Records provided Block Start

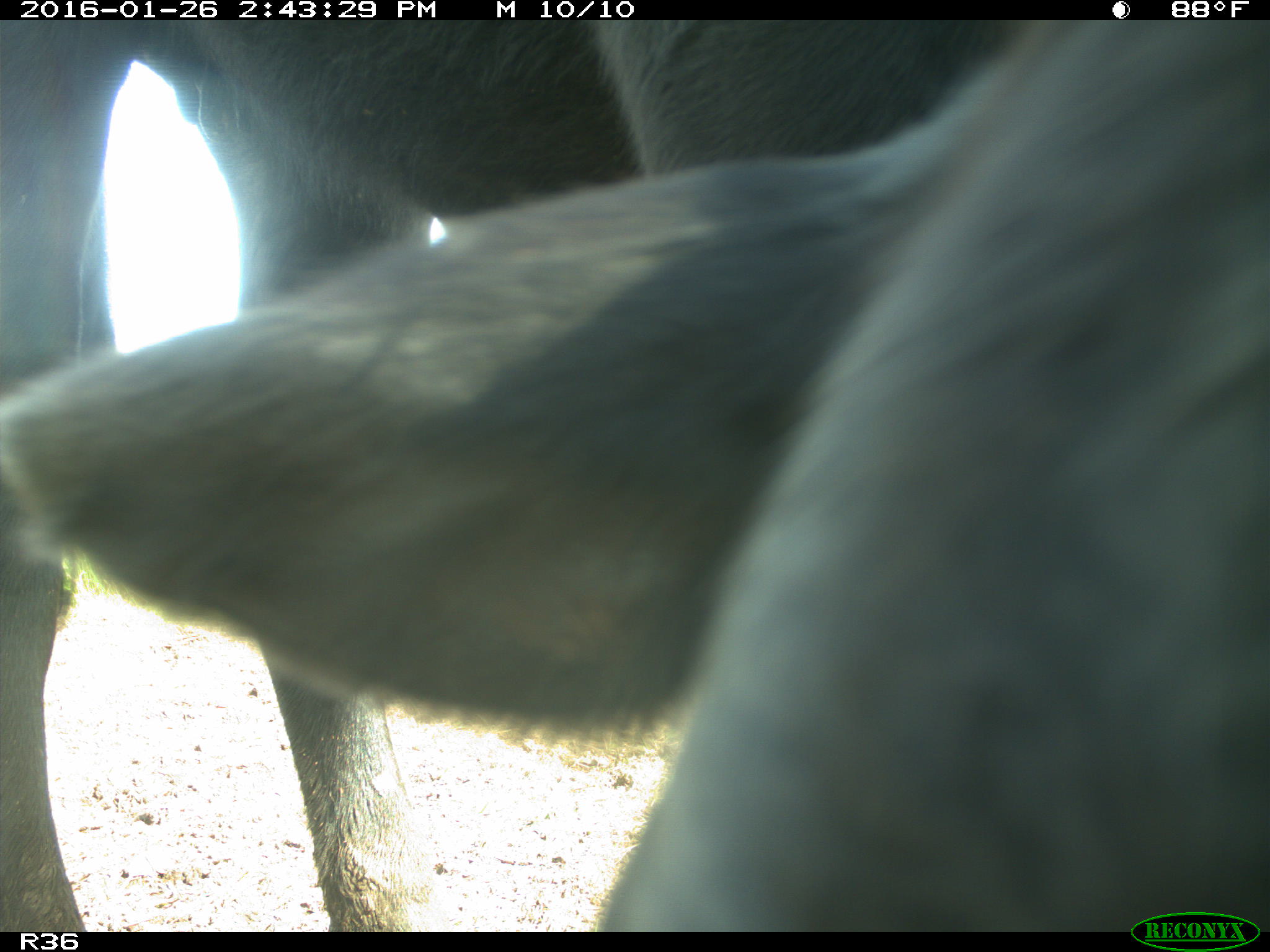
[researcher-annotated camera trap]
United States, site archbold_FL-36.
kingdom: Animalia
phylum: Chordata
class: Mammalia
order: Artiodactyla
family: Bovidae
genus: Bos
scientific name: Bos taurus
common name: domestic cow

Records provided Block End

§ Problem details: Retype the entries exactly, skipping every picture.

§ Solution to this exercise:
[researcher-annotated camera trap]
United States, site archbold_FL-36.
kingdom: Animalia
phylum: Chordata
class: Mammalia
order: Artiodactyla
family: Bovidae
genus: Bos
scientific name: Bos taurus
common name: domestic cow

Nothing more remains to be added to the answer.